→ PAGE EXTRACT:
• • • • •

In the final analysis, sin is not magically
removed from man, but man himself must make the decision to cease from sin.
“The expulsion of sin from the life is an act of the soul itself.” [DA 466]. By
a decision man created sin in his own life, and by a decision sin must be
destroyed. Only by the paramount faith in this truth of the forgiveness of sins
can a man be saved. We are saved by grace, through faith – there is no other
way!
Again, I must acknowledge that there are areas
in this recent presentation which require further treatment. It has been
abbreviated here in order not to make this initial survey too unwieldy.
The
Great Miracle of the Spiritual Rebirth
And now let us meditate for a few minutes on
the great miracle of the spiritual rebirth. We have long believed that in order
to see the kingdom of God we must be born again. The first time we were born of
physical parents. Now, we must be born of God – born of the Spirit.

• • • • •

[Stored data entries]
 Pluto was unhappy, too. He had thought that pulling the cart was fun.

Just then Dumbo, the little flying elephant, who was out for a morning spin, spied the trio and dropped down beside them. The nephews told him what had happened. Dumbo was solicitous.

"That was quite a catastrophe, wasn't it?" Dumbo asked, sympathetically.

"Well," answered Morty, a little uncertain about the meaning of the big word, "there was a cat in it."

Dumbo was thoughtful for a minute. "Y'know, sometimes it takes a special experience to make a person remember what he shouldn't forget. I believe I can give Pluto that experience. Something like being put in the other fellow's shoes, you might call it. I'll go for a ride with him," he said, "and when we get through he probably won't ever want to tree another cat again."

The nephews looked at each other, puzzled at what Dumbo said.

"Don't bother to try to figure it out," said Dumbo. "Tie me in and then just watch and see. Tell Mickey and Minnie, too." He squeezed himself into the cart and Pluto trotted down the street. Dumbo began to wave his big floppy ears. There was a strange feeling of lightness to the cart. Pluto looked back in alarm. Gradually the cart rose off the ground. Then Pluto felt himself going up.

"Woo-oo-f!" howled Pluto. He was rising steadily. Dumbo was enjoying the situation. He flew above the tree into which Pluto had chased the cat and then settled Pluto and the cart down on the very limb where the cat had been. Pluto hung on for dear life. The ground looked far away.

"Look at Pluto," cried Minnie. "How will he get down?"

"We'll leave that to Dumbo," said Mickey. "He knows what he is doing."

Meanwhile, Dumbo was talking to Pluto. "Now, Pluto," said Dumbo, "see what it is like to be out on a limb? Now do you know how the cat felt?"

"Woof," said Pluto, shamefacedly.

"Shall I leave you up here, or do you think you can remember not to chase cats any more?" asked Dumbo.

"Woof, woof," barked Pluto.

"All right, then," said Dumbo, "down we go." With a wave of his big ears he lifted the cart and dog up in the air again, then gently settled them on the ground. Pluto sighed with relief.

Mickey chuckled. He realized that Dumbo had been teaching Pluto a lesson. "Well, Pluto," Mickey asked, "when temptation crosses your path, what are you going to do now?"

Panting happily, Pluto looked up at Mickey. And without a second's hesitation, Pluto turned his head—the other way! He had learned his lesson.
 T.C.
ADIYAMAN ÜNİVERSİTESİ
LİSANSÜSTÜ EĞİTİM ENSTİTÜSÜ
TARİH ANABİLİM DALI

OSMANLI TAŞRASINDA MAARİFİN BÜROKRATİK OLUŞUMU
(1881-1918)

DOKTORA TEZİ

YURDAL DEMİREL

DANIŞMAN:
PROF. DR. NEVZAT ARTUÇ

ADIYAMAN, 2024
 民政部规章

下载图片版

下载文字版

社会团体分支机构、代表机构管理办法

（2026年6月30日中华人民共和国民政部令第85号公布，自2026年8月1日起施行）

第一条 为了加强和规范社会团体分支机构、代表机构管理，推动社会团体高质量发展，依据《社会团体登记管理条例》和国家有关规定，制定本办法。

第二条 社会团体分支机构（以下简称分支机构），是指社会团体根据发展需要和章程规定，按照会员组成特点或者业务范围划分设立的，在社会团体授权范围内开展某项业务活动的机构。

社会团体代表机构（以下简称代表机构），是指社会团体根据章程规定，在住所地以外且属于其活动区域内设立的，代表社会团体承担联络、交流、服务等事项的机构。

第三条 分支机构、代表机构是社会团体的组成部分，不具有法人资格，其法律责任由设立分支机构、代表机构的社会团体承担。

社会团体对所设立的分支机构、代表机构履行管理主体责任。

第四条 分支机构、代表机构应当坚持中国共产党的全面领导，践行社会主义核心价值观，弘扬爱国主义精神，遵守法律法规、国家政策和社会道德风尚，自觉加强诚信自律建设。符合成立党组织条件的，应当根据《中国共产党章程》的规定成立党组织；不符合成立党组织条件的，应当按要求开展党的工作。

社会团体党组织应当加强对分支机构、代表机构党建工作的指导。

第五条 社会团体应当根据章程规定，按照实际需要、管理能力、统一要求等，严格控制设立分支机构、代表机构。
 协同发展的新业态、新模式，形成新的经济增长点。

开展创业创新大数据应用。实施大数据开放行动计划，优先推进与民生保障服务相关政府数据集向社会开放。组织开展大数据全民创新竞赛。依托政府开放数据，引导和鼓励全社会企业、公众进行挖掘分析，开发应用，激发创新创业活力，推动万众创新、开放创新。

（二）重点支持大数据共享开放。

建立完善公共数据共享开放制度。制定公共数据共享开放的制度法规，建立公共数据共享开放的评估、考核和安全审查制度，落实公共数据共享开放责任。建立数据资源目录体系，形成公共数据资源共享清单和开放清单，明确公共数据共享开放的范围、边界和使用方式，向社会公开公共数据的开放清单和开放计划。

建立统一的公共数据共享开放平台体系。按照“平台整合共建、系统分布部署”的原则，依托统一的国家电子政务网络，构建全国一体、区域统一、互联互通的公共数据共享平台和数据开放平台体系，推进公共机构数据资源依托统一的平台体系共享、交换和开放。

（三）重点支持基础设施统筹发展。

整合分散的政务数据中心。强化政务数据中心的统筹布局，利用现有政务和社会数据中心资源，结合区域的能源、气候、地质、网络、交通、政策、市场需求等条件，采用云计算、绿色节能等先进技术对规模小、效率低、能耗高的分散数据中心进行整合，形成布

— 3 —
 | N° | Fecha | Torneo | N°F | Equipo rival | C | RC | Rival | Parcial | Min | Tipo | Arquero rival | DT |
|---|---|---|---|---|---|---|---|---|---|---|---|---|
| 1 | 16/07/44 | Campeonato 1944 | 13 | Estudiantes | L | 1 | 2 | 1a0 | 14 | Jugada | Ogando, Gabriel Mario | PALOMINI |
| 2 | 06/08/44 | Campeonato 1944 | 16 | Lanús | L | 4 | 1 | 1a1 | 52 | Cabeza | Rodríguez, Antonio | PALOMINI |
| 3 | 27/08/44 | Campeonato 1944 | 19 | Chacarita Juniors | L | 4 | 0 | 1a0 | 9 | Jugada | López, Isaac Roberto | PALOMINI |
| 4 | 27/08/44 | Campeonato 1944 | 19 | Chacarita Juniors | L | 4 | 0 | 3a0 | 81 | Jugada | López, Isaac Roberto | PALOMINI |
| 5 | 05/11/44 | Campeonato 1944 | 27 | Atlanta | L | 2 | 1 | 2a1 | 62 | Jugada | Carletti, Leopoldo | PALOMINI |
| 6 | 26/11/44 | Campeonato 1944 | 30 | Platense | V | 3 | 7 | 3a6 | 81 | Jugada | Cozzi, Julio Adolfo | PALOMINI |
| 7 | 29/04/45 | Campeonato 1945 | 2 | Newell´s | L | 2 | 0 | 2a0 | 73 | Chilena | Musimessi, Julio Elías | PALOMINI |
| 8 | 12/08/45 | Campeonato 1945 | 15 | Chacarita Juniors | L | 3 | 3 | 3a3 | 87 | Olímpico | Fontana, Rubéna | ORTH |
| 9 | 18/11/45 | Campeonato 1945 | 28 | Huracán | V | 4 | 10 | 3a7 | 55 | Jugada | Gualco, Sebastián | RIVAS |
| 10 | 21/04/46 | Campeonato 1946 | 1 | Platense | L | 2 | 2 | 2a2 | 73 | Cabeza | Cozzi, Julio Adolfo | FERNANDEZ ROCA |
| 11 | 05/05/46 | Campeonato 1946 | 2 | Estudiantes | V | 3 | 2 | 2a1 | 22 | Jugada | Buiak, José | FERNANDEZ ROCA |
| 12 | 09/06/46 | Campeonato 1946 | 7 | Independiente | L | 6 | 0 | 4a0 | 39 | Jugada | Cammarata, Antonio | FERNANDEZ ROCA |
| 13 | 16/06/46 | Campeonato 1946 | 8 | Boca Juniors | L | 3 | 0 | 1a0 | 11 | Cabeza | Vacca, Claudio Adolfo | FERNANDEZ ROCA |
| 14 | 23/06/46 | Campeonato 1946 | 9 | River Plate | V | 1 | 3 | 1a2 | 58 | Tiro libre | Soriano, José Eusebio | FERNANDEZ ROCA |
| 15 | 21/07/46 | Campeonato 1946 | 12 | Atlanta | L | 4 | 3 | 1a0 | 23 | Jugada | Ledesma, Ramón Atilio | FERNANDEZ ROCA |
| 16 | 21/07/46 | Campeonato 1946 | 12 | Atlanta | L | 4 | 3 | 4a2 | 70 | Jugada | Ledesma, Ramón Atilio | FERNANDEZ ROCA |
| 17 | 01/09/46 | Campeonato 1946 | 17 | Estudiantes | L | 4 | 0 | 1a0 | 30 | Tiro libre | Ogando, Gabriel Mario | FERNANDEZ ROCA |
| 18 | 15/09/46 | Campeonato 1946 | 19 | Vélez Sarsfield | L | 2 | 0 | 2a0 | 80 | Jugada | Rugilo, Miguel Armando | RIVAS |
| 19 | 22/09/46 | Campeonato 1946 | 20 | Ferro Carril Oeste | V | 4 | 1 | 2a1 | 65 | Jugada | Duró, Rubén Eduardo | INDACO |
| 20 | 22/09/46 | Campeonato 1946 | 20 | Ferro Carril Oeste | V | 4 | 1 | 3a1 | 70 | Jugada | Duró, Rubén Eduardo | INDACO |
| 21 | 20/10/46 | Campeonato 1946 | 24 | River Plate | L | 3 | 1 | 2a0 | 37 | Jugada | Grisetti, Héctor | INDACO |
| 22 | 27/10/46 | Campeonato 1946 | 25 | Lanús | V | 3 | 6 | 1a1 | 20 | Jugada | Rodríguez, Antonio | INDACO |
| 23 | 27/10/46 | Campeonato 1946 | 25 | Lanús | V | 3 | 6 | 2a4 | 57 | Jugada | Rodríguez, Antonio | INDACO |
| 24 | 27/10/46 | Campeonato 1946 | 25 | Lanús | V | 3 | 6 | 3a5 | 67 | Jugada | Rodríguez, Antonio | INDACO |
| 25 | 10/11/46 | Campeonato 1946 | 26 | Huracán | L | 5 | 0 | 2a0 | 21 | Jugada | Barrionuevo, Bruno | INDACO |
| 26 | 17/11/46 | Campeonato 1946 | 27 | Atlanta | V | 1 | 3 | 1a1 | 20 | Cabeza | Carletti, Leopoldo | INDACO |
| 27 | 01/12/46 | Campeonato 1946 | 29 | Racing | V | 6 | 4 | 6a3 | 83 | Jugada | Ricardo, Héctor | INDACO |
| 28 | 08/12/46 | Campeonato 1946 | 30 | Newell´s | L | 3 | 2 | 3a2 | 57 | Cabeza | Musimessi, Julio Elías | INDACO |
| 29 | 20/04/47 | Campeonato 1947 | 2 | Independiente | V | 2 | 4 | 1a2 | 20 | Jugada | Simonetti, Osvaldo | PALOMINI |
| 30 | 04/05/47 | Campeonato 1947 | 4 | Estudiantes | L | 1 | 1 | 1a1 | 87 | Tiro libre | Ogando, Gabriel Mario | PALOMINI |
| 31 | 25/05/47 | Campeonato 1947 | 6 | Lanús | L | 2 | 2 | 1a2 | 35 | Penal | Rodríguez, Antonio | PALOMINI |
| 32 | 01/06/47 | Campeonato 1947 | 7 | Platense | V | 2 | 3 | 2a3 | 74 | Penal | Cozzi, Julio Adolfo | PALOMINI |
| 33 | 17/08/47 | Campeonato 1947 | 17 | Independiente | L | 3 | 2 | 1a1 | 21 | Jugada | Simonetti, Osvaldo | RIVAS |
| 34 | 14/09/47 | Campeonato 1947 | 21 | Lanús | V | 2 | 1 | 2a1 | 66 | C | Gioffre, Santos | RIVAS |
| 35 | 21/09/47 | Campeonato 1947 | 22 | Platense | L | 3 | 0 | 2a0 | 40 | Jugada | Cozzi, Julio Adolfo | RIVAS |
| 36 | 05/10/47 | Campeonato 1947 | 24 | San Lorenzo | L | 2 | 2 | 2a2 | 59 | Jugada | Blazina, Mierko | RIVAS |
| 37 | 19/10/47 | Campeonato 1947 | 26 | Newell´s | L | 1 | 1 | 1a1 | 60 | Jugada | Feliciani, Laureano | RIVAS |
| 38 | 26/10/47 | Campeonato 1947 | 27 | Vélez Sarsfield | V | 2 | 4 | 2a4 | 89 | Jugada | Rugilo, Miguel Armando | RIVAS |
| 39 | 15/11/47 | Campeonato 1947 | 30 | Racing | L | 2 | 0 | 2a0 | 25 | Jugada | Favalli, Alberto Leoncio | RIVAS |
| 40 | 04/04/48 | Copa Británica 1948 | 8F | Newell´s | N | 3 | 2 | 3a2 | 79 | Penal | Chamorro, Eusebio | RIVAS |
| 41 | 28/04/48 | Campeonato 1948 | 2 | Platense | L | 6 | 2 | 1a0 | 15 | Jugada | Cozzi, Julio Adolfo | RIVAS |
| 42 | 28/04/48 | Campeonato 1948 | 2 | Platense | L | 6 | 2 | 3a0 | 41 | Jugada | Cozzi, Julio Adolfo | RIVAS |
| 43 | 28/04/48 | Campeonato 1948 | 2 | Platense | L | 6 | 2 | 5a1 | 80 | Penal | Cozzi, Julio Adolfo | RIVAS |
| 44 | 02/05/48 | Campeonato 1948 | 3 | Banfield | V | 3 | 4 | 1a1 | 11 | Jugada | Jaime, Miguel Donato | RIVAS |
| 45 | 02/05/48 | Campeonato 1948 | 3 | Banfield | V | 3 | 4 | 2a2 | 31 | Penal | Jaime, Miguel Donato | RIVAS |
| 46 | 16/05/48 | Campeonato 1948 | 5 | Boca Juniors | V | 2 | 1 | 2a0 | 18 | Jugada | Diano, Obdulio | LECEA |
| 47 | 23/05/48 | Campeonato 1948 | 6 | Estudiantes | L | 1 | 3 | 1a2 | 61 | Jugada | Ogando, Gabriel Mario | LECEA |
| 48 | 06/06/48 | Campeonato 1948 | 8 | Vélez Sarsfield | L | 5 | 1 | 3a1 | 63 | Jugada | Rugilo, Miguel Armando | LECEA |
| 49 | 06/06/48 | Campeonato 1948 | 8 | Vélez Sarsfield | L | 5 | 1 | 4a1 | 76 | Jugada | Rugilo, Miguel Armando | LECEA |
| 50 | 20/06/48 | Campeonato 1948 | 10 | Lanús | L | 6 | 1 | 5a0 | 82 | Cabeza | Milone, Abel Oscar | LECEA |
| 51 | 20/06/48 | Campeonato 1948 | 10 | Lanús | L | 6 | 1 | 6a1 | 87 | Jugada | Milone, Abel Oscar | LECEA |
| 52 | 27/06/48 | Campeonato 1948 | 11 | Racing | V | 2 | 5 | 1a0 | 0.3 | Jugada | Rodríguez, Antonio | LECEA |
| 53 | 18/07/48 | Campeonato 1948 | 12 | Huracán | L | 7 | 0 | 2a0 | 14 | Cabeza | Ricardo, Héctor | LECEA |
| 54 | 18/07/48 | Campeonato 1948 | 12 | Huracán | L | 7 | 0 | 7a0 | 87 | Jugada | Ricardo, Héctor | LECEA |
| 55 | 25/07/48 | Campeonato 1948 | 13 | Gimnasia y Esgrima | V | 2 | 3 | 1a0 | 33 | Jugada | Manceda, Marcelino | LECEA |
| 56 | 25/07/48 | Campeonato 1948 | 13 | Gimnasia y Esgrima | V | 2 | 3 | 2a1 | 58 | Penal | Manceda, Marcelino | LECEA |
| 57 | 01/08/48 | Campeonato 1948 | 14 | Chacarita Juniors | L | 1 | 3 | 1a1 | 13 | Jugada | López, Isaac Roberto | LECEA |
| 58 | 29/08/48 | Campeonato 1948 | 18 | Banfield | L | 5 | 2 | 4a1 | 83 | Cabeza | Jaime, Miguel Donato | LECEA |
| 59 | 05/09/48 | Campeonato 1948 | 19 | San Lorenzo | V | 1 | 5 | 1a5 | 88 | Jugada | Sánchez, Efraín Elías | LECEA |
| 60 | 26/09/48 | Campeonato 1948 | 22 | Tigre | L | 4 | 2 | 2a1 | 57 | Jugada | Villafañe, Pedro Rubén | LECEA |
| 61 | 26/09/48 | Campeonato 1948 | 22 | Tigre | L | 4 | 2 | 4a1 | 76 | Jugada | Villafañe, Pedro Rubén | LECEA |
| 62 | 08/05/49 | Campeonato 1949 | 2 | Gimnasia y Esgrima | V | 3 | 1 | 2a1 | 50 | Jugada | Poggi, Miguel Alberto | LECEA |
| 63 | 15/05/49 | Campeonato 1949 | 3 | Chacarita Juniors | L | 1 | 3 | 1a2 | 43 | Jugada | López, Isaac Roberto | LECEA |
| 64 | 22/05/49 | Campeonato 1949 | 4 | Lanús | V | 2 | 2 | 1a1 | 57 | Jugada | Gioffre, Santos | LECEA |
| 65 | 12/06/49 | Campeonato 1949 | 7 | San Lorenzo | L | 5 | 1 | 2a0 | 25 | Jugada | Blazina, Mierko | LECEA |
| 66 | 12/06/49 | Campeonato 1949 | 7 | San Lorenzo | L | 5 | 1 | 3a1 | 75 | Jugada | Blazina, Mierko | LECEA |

• • • • •

→ EXERCISE SET:
A. According to the passage on sin and rebirth, what is the expulsion of sin from the life?
B. Condense the paragraph of the passage on sin and rebirth that begins "In the final analysis" into a few shorter sentences that keep its main points.
Work from the passage on sin and rebirth alone.

→ LIST OF ANSWERS:
A. It is an act of the soul itself.

B. Sin is not magically taken away; man must decide to stop sinning, because expelling sin is an act of the soul. Man brought sin into his life by a decision, and by a decision it must be destroyed. A man is saved only by faith in the forgiveness of sins: by grace, through faith, and in no other way.